Я поднял лёгкое как пушинка тело, пошёл к дверям и тут только сообразил, что придётся возвращаться ещё раз, за кулём с одеждой и оружием. А может, попробовать унести всё сразу? В конце концов, защитница весит так мало…
Но пока я раздумывал, к кулю протянулась рука, не менее крепкая, чем моя. С рыжими волосками на тыльной стороне ладони.
— Заботься о своей ноше, а эту понесу я.
Где-то…
Бож милостивый, ну зачем, зачем, зачем?! Почему ты позволил своей половинке задурить голову этому… этому… Кретину!
Надо же было додуматься избавиться от защиты! Кто теперь будет заботиться о безопасности его тупой головы? Да и я хорош, нечего сказать! Всего одним глазком не углядел, и на тебе!

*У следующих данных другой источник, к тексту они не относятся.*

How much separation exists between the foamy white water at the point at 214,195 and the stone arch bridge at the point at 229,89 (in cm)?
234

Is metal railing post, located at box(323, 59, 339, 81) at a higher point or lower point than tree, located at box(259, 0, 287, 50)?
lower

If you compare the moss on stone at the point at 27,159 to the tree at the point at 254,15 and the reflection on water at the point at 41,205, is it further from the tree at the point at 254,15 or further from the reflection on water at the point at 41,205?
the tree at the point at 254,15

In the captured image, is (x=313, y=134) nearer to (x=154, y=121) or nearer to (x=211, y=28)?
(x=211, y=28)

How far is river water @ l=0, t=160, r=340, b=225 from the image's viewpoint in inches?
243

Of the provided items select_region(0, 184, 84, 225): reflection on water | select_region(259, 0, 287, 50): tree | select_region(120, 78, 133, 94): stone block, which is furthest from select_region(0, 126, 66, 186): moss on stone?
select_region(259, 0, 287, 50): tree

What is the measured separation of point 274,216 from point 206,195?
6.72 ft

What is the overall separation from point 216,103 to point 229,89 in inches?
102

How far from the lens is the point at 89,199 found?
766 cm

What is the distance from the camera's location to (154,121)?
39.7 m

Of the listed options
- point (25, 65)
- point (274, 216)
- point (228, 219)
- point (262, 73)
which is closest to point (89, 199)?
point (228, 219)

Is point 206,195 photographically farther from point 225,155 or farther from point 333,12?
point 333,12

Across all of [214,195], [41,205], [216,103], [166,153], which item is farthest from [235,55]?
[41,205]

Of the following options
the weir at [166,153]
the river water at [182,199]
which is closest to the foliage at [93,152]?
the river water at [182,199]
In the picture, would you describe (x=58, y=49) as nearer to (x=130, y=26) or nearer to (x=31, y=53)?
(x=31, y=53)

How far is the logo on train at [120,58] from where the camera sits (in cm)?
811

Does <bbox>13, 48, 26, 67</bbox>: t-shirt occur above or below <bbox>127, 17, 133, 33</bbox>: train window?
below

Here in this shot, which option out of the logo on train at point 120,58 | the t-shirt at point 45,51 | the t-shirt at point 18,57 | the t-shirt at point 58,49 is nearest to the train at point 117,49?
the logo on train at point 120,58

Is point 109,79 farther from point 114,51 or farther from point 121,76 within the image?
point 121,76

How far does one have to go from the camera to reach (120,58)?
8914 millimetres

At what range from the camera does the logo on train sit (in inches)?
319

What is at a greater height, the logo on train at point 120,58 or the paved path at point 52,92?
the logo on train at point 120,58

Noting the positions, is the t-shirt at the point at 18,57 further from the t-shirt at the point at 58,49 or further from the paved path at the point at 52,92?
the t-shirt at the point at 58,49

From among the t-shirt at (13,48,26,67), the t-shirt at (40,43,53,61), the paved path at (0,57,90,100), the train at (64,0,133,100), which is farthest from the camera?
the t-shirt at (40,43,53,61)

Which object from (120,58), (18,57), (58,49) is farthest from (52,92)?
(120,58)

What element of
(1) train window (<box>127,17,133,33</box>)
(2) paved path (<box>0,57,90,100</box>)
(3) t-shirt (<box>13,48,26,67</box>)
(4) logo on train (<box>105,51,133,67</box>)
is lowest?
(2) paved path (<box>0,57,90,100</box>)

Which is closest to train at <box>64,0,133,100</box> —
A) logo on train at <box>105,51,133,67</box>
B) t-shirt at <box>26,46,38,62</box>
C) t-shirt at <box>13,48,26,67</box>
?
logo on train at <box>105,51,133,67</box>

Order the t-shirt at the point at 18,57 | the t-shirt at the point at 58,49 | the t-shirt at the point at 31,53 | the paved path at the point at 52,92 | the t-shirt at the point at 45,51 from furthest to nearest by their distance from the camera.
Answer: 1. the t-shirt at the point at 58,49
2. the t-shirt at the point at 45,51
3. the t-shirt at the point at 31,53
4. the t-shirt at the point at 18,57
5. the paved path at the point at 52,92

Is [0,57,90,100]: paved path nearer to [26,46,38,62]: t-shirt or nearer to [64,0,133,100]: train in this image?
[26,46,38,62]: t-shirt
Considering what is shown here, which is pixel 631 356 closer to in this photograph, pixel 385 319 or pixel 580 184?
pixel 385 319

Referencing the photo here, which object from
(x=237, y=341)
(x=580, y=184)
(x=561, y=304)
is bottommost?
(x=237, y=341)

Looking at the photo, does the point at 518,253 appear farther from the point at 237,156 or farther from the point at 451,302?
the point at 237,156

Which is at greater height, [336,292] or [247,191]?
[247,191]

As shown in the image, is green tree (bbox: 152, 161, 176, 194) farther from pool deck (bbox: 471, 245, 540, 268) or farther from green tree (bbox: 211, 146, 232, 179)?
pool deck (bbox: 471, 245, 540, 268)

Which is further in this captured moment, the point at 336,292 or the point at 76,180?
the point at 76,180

Подарочек… И как можно было предположить, что он потащится в Литто не затем, чтобы исполнять свои прямые обязанности, а затем, чтобы собственноручно забить гвоздь в крышку своего гроба? Никак. Я думал, что у такого человека чувство самосохранения намного сильнее, чем у многих других. А оказалось, что его нет вовсе.